Claro que eso de sentirse ciudadano del mundo no es más que un concepto, fruto de un sencillo razonamiento: si todas las personas somos iguales por naturaleza, no tiene sentido marcar unas fronteras. Pero lo racional es siempre demasiado frío y hasta carente de la fuerza necesaria para llevarlo a cabo, en este caso para romper esos lazos ocultos que nos ligan amorosamente a la tierra que nos vio nacer, a nuestras tradiciones, a nuestros seres queridos; por consiguiente, tal denominación va acompañada en el fondo de una coletilla, quizá un tanto inconsciente: ciudadanos del mundo sí, nos decimos, pero en el fondo queremos seguir siendo también ciudadanos de Tudela, o de Cádiz, de La Coruña, etc., porque las raíces son difíciles de eliminar. Querer ser ciudadano del mundo es una idea, una muy buena idea, pero no nos da la fuerza suficiente para olvidar por completo el terruño donde vivimos la niñez.

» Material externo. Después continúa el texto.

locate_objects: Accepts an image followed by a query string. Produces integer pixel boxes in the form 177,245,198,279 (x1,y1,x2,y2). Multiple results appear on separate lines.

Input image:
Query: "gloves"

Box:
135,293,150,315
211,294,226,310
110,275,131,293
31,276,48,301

Hay una dimensión que salta por encima de las fronteras y nos hace sentirnos unidos con las demás personas, sean de donde sean

Hay sin embargo una dimensión que salta por encima de las marcas fronterizas y nos hace sentirnos unidos con las demás personas, sean de donde sean, es decir, que nos hace sentirnos ciudadanos del mundo, con una cohesión intensa y afectiva. Cuando leemos un poema que nos embarga, o escuchamos una sinfonía, presenciamos un ballet, en definitiva, cuando experimentamos el fogonazo del arte, nos sentimos trasladados a un universo distinto, no sé si más real pero sí más verdadero porque nos llena de un sentido que la realidad no nos proporciona. Y en ese universo nos damos cuenta de que cabemos todos, es más, necesitamos a alguien para comunicarle nuestra emoción, sea quien sea, poque ya las separaciones han desaparecido. Y es que el arte es lo que más verdaderamente nos une, así que si somos capaces de mantener un talante más o menos poético, artístico en definitiva, seremos de verdad ciudadanos del mundo.